Chapter14 〜仮初〜

日番谷と別れた後、特にする事もなく、現世の街を歩いていた私は、玲の霊圧が戻ったのを感じて視線を空へ向けた。
瞬間、背に掛かる重みと、首に回される腕。
「ただいま」
耳元で囁かれる馴染んだ声と、穏やかな霊圧。
「…玲。目立っている」
「うん、ごめんね?」
素直に背から降りる此奴の謝罪は、恐らく戻らなかった事へだろう。
「構わぬ。だが、今日は付き合ってもらうぞ」
そう告げると、花が咲いた様に微笑む玲。
その霊圧がかなり磨耗している事に気付いたが、今は聞かない事にした。
「良いよ。何処行く?」
楽しそうに歩く玲は、すっかり現世の服装で。
裾の短いワンピースが翻る度、周囲の男の視線が其処へ集う事が酷く不快にさせる。
「先ずは着替えろ」
徐に玲の手を掴み、近くの洋服店へ足を向ける。
「…似合わない?」
しゅんと肩を落とす玲に、首を振る。
「周りの視線が不快なのだ」
告げれば、彼女は周りを見渡して首を傾げる。
が、素早く視線を外す奴等に、本人が気付いた様子は無さそうだった。
軽く買い物をして、玲の服装を何とか短パンとやらに落ち着け、ストールを巻かせて、主張気味の胸元を隠させる。
紅葉はまだ先だが、少し肌寒い今の季節に薄手の首巻きは丁度いい。
「白哉に洋服のセンスがあるの、ちょっと意外」
ショーウィンドウに映る自分の服装を確認し、少し失礼な事を呟く玲。
しかし、和服しか存在しない尸魂界で、洋服センスを磨けと言うのも無理が有る。
実際の所、彼女が長期滞在に行くと決まった頃から、雑誌と呼ばれる読み物が、自室に増えたのは誰にも言うまい。

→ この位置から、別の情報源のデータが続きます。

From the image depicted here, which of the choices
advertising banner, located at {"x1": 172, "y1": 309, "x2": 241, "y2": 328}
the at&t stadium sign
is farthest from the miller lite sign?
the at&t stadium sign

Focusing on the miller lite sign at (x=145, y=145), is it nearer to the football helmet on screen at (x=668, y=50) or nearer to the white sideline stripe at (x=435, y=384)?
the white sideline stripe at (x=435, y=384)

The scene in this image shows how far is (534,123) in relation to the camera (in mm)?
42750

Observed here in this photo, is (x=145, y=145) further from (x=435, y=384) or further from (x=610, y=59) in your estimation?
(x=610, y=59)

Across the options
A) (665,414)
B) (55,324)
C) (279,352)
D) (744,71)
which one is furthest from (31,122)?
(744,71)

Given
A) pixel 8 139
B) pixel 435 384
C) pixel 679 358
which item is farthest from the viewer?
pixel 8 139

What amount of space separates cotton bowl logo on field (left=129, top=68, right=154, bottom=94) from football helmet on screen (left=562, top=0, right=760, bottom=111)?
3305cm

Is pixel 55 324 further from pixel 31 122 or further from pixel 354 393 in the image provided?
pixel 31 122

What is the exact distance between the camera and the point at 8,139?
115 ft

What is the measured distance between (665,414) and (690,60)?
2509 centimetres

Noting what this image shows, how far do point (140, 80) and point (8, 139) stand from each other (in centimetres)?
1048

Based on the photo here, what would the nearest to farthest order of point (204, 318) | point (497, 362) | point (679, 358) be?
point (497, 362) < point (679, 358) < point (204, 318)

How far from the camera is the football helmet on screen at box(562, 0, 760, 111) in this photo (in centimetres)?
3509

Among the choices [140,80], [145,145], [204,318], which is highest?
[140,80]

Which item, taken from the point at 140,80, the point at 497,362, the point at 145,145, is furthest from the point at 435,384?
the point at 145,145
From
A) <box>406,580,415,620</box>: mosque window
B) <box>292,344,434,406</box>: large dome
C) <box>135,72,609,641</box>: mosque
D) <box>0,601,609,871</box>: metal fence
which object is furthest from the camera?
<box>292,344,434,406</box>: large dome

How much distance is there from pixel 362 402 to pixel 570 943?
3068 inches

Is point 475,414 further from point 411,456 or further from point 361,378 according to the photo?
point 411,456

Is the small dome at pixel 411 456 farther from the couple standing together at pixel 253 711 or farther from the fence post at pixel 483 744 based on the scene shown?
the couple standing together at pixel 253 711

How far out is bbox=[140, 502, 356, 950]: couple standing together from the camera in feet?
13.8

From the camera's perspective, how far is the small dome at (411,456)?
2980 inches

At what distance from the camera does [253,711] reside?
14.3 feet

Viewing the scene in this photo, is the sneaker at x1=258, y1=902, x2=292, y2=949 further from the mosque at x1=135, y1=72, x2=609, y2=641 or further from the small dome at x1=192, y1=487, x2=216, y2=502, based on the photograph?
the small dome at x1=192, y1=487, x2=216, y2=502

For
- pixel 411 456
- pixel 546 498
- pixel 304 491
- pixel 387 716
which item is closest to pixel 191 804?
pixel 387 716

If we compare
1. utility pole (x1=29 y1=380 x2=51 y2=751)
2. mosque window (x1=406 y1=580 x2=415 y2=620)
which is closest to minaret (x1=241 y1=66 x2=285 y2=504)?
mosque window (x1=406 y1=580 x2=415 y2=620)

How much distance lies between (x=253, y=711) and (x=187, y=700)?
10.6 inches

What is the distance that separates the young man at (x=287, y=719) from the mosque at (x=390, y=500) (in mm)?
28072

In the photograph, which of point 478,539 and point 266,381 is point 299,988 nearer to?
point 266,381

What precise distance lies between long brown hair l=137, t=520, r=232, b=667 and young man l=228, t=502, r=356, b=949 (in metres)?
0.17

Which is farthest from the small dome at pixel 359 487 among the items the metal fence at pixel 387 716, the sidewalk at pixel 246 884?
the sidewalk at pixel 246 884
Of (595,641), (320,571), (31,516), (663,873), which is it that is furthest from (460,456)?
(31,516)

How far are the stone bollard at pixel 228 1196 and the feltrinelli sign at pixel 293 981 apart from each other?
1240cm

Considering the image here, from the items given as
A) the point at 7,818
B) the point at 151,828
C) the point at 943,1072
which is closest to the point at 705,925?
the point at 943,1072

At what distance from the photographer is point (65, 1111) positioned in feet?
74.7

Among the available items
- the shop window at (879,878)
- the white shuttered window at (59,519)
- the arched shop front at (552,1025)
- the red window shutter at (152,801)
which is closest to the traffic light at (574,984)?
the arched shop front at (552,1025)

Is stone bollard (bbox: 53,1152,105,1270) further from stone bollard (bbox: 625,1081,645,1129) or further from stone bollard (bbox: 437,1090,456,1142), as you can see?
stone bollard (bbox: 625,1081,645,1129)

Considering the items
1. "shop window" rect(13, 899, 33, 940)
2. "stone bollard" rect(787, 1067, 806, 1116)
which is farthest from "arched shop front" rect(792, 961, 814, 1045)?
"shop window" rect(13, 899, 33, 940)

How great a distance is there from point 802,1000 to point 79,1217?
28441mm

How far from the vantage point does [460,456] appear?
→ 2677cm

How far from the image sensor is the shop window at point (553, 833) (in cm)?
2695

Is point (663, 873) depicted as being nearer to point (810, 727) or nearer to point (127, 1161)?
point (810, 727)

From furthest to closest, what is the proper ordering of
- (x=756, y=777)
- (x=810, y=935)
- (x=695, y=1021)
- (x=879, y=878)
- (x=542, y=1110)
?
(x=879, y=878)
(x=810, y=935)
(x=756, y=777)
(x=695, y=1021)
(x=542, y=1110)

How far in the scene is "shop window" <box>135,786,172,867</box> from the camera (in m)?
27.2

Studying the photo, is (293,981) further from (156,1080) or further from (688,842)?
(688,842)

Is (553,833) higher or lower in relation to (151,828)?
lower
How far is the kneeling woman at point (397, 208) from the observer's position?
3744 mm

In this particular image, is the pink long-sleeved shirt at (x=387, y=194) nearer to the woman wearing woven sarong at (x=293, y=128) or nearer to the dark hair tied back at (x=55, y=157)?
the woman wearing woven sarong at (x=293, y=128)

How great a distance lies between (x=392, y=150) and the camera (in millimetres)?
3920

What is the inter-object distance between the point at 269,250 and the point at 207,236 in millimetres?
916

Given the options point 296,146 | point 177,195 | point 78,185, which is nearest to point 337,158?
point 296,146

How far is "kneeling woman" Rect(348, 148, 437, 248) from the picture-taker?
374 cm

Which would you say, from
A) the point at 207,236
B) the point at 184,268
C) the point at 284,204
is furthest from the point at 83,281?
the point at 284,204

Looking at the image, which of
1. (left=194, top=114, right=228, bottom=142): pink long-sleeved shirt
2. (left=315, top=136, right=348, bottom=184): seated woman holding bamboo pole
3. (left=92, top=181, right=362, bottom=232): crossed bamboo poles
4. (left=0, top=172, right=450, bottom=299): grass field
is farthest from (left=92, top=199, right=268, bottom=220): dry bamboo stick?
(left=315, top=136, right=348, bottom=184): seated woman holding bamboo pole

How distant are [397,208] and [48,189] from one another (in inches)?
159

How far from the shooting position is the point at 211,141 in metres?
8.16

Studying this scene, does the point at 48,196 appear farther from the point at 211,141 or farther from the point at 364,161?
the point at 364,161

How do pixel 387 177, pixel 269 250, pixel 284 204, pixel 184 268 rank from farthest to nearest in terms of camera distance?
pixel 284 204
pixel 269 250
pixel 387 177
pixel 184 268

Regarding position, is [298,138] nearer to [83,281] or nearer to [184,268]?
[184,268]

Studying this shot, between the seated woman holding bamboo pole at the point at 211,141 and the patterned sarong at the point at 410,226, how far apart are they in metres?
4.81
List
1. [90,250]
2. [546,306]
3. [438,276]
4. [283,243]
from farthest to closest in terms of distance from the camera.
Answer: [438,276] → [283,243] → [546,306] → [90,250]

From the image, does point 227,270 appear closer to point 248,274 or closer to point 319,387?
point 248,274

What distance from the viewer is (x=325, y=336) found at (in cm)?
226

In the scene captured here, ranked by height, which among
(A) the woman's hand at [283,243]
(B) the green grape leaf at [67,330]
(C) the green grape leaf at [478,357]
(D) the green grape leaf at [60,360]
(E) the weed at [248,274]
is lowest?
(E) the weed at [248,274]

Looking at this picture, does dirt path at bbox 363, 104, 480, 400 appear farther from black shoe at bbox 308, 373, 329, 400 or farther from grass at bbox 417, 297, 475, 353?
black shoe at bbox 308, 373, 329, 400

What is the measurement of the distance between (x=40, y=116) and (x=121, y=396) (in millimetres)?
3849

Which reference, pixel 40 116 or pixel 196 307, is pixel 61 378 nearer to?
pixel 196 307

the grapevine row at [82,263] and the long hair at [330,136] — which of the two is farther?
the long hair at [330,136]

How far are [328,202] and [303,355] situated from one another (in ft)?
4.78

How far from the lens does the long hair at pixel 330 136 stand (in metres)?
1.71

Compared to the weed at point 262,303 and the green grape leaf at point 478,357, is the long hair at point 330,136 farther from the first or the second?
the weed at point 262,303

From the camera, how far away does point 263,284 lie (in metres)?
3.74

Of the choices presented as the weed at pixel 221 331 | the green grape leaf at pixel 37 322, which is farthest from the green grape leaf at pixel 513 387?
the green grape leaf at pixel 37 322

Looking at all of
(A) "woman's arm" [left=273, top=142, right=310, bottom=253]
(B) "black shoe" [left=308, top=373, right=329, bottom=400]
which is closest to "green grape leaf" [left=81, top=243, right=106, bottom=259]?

かく言う自分の服装は、白のワイシャツとやらに黒いジーンズパンツと呼ばれるものだが。
始め少し窮屈な気がしたものの、袴よりはずっと動きやすいかもしれない。
「白哉も似合ってるよ。でも、首元に色欲しいかも」
そんな事を呟いて、何かを探す様にきょろきょろと店を物色する玲に口元が緩む。
見つけたのか、するりと店へ入っていく華奢な後ろ姿を追って、店に入ろうとすると、周りを派手な女達に囲まれた。
「きゃああ!お兄さん、何処かのモデルさんですか?!」
「うわぁ!そこらのアイドルより全然イケメン!一緒に写撮ってください!」
香水とやらのキツい匂いが鼻に突いて、眉を潜める。
現世の人間が使う横文字の言葉は少し嗜んでは来たものの、何を言っているのか、全くもって分からない。
「退け。邪魔だ」
「やん、冷たいとこも似合うから許せる!」
「あ、ズルい、私も」
話の通じない煩わしさにずきりとこめかみが痛むが、此処で殺気を放つと目立つ。
かと言って、退けるためにこんな奴等に触れる事などしたくはない。
そこへ、耳に馴染んだ凛とした声が落ちた。
「白哉。見てこのネクタイ可愛いでしょ?」
値札の外された、包装されていないそれをふわりと私の首に巻いて、微笑む彼女。
取り巻いていた女共は、玲の雰囲気に飲まれたか、声一つ上げない。
その間に緩く結んだネクタイに満足気に笑って、手を引く玲。
「あ、あんた!その人と付き合ってるの!?」
硬直を解けたと同時に張り上げられた煩わしい声に、玲は妖しく微笑んで
「そうだよ」
肯定した。
その場を交わすための嘘だとは分かってはいたが、それが彼女の口から出た言葉だと信じられない自分が居て。
嬉しい反面、何処か悲しい様な妙な気分に囚われた。
「白哉、照れてないで行くよ?」
さらりとそんな事を言う玲は然し、何処か恥ずかしそうで。
追求はしない方が良いのだろうと判断して、頷きだけを返した。
「何処へ行くのだ」
「ん〜、遊園地、行ってみたい」
無邪気にはしゃぐ姿が曇るのを恐れた自分を少し恨みながら。
それでも今の距離が暖かく感じて。
どうにも急く気になれない私は、いつからこんなにも臆病になったのだろうか。